Conclusion
The end of modernity
is an end of history
and the beginning of many histories.
- John Frow
What is it that
the bra contains?
The 'nature' of
our bodies - like the nature of our 'selves' - is to some extent a choice
(or set of choices) that we make culturally. There is no way to confidently
define 'the body' in any universal or permanent sense, no way to conceptualise
or represent its role that doesn't contain within it a belief system.
In this thesis
I have been exploring ways to conceptualise the body that return breath
and heart to it, that acknowledge the productive possibilities in its
unboundedness, excessiveness, variety and fluidity.
Drawing on ideas
from the post-structuralist paradigm shifts of the twentieth century
that have left their mark on philosophy, science and spirituality, I
suggest that one way to mend the split between nature and culture, mind
and body is to understand these as involved in a multi-faceted and dynamic
network of interdependence, with no controlling term, no 'master of
the domain'. As a complex feedback system that extends outside of the
boundaries of the skin, this concept of embodiment suggests that we
are inter-connected with each other and with the whole of matter in
subtle ways. As such it is also a profound way to destabilise all dualities,
including the primary dividing terms of self and other.
While exploring
the body as fiction, I have also been exploring fiction as a way of
thinking that uses and values the intelligence of the body.
In writing A Short
(Personal) History of the Bra and its Contents, fiction has allowed
me to create a discursive field in which the wide range of subjects
raised by my topic - concerning issues to do with bodies, identity,
knowledge, and power at the cusp of the twentieth and twenty-first centuries
- can coexist without the constant requirement to lift, separate and
impose discipline(s). As a research technology, fiction encourages casting
a wide net and fosters a high level of cross-fertilisation of ideas.

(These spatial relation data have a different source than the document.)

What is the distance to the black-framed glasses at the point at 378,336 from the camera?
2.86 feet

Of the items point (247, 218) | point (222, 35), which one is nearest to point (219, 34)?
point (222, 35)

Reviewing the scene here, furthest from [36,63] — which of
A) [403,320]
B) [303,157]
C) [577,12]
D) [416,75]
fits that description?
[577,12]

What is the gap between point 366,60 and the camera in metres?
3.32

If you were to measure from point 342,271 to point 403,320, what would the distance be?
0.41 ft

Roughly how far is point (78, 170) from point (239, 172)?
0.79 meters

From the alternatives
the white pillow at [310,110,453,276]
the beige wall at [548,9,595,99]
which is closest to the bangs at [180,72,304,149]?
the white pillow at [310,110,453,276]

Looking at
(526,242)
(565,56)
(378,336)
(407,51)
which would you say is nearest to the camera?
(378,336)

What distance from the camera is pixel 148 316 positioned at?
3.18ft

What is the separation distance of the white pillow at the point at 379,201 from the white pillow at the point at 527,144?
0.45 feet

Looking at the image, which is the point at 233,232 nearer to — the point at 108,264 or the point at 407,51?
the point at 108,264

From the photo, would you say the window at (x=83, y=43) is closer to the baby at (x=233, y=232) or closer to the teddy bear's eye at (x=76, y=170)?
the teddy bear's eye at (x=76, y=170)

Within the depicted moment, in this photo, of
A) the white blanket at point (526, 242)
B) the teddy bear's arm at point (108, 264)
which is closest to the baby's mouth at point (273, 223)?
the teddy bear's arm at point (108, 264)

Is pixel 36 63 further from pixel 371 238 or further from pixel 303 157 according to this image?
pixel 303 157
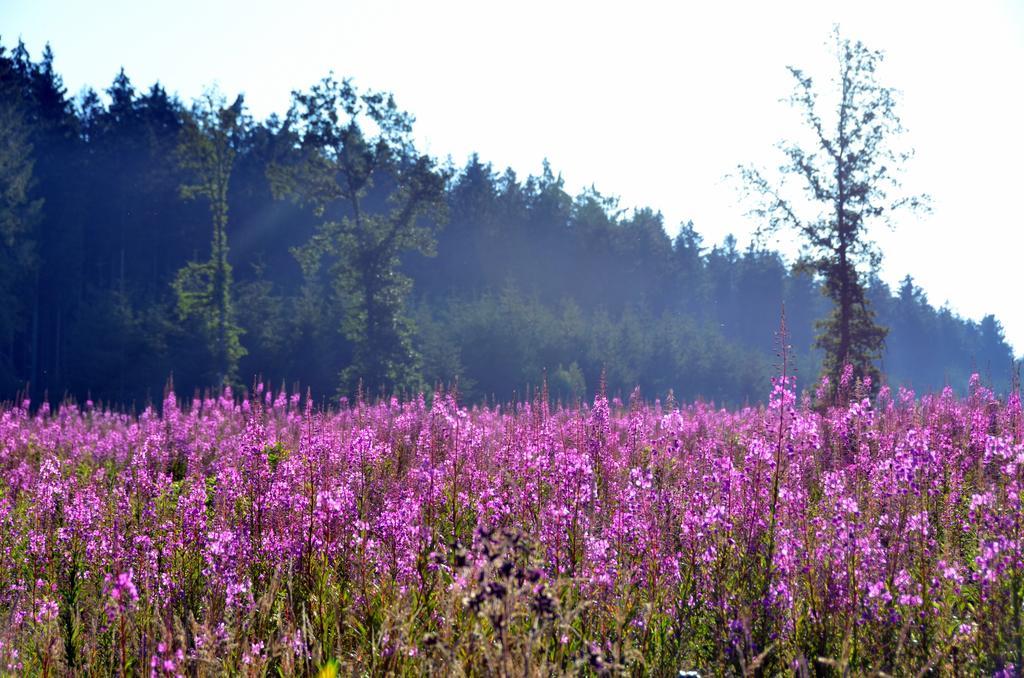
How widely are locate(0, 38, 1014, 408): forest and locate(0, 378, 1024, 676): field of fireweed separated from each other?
407 cm

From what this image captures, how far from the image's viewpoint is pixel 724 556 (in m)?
4.05

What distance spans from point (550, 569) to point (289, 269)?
67592 mm

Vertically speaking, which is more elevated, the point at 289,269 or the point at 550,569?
the point at 289,269

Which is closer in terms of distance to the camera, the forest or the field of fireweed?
the field of fireweed

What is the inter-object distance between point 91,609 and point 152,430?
7833 mm

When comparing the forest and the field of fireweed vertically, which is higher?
the forest

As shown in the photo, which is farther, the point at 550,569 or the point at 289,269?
the point at 289,269

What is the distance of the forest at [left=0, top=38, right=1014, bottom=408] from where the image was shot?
3266cm

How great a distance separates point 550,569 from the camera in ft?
14.5

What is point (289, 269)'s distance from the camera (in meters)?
68.2

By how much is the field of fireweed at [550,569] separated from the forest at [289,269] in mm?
4074

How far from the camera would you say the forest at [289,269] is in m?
32.7

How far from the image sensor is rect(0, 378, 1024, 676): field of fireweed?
3.38 meters

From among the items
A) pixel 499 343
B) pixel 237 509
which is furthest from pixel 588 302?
pixel 237 509
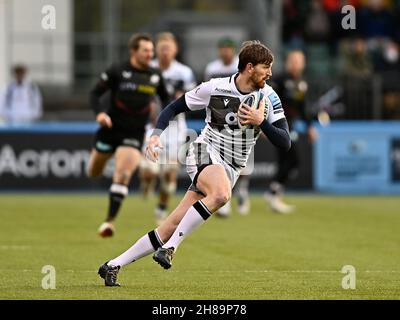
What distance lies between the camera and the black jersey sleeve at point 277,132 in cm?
1017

It provides an artificial space, or laboratory, where theories can be
tested and explored by grounding them in concrete circumstances. As
such it is not just a place to express ideas, but to generate, develop,
process and refine them.
In the novel samples
that comprise Part 2 of my thesis, I have developed a style using montage
and a multi-vocal narrative that allows a plethora of cultural and historical
'bits' to rub shoulders and work off each other in non-linear ways.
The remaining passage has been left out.